### WHAT YOU SHOULD DO:
The pictures in the listing below are to be skipped, while the lines between the line holding "Ryan Hunter-Reay poses" and the line holding "Single Elevator Door", inclusive, are to be output exactly.

### DATASET EXCERPTS:
◇ ◇ ◇ ◇ ◇ ◇ ◇

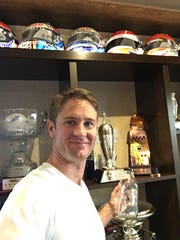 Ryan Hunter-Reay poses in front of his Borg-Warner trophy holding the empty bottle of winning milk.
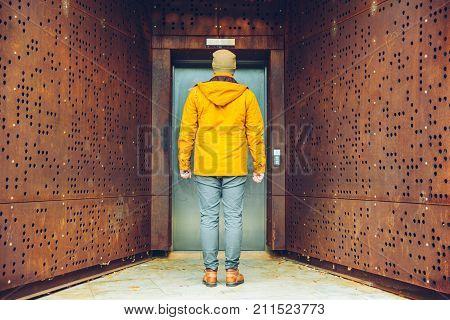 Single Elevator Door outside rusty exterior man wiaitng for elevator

◇ ◇ ◇ ◇ ◇ ◇ ◇

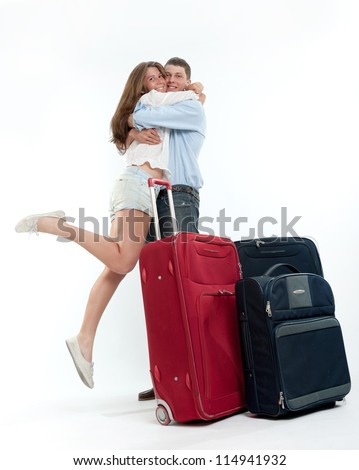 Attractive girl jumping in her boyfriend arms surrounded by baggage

◇ ◇ ◇ ◇ ◇ ◇ ◇

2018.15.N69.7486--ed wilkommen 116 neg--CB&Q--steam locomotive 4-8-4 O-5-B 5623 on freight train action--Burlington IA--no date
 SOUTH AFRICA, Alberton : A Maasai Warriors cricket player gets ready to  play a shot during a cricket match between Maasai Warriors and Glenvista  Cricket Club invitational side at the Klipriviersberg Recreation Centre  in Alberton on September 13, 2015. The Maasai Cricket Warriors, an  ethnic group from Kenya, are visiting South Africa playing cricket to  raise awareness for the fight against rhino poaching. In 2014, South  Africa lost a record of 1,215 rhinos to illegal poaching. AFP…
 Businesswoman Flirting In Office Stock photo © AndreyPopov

◇ ◇ ◇ ◇ ◇ ◇ ◇

### RESPONSE TO THE EXERCISE:
 Ryan Hunter-Reay poses in front of his Borg-Warner trophy holding the empty bottle of winning milk.
 Single Elevator Door outside rusty exterior man wiaitng for elevator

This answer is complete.